Research

Working Papers

(Presented at: IIOC 2015, the 8th Workshop on the Economics of Advertising and Marketing, EGSC Washington University in St. Louis 2015)

Online consumer product reviews have become very popular and influential in consumers’ purchase decisions. I study how competing firms choose advertising and prices when customer reviews are available and when firms may build up loyal customer bases. The model predicts that higher-rated firms are more likely to be dominant in advertising. In other words, online reviews complement firms’ advertising. I also analyze an extreme case of the model: an entry game in which an entrant and an incumbent interact. I find that the availability of customer reviews undoes the “fat-cat” effect of a big incumbent with a lot of loyal customers. An incumbent with a high enough ratio of good reviews can successfully deter entry and maintain a high profit. Comparative statics of the theory model can explain the pattern of advertising response to Yelp rating found in the empirical RDD paper. Intuitively, when the capacity limit of a local business becomes binding, a jump in the display rating will reduce the complementary effect of online reviews on advertising.

  • “Advertising Response to A Better Online Rating: A Regression Discontinuity Design on US Local Restaurants” (updated version coming soon)

I analyze the advertising spending pattern of local restaurants with different online ratings on Yelp.com. Rating information on Yelp includes the display rating and the distribution of reviews. Surprisingly, although both types of rating information summarize to different extents how consumers like a restaurant, advertising spending responds in entirely opposite directions to changes in display rating and in average rating (i.e. a summary statistic of the distribution). Given the discontinuity in Yelp display ratings that is created by the rounding algorithm, I use an RD design to identify the effect of a higher display rating on local restaurants’ advertising spending decisions. I find evidence of a significantly negative effect of display rating on advertising spending for relatively higher-rated (i.e. rated above 3) restaurants. On the other hand, when the display rating is constant, the relationship between local restaurants’ ad spending and average rating is significantly positive.
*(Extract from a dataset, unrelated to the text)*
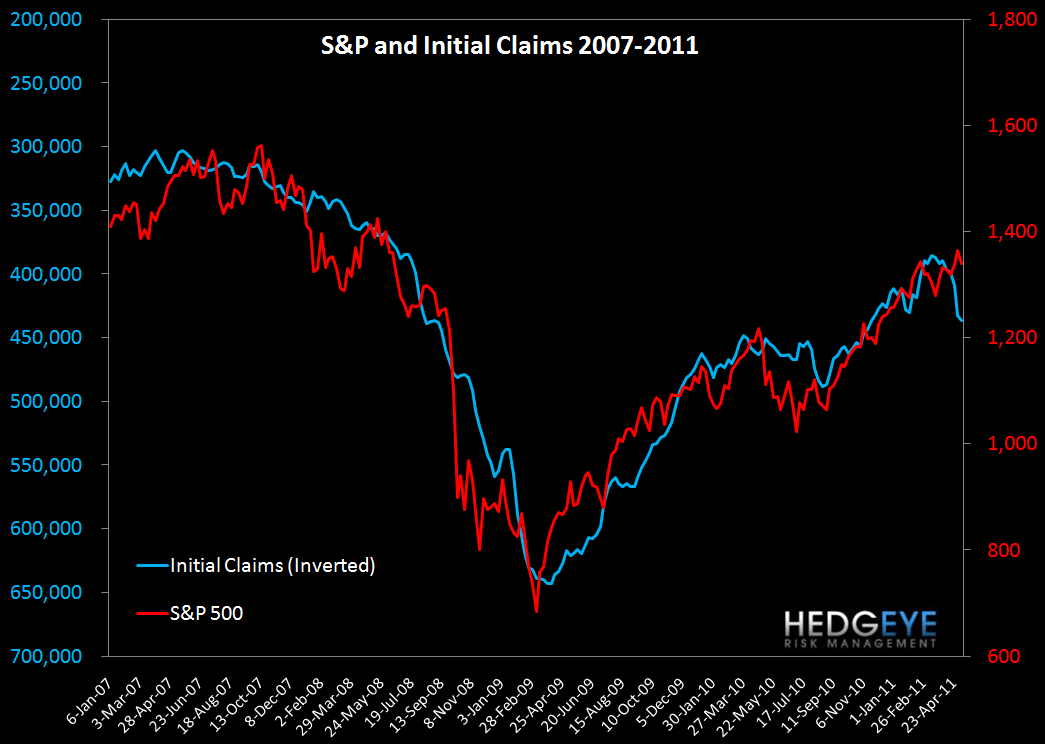 ROLLING INITIAL CLAIMS MAKE NEW YTD HIGHS - S P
The reason for the opposite advertising responses to display rating and to average rating is the capacity limit of local businesses.

  • “Delay in Adoption” (Joint with Marc Rysman) (pdf draft available upon request)

Our paper proposes a new explanation for adoption failure, or adoption delay, in markets with network effects. In our model, consumers and software providers play a dynamic two-sided adoption game, choosing between two incompatible platforms/technologies. Consumers are allowed to choose to wait in adoption, but firms need to adopt one platform upon entry. We show that, in a parameter space that only has standardization equilibria in a static setting, when we introduce dynamics, there exists a “market split and adoption delay” equilibrium. In this equilibrium,firms split between two platforms, and some consumers choose to wait in period 1 in order to join the turn-out-to-be-dominant platform in period 2. This “split and delay” equilibrium is inefficient since the market would benefit from immediate coordination on one platform or the other. Our model is motivated by the 56K modem market, in which competition between two similar technologies appears to have led to adoption failure, until an industry standard setting organization coordinated the market on an alternative standard.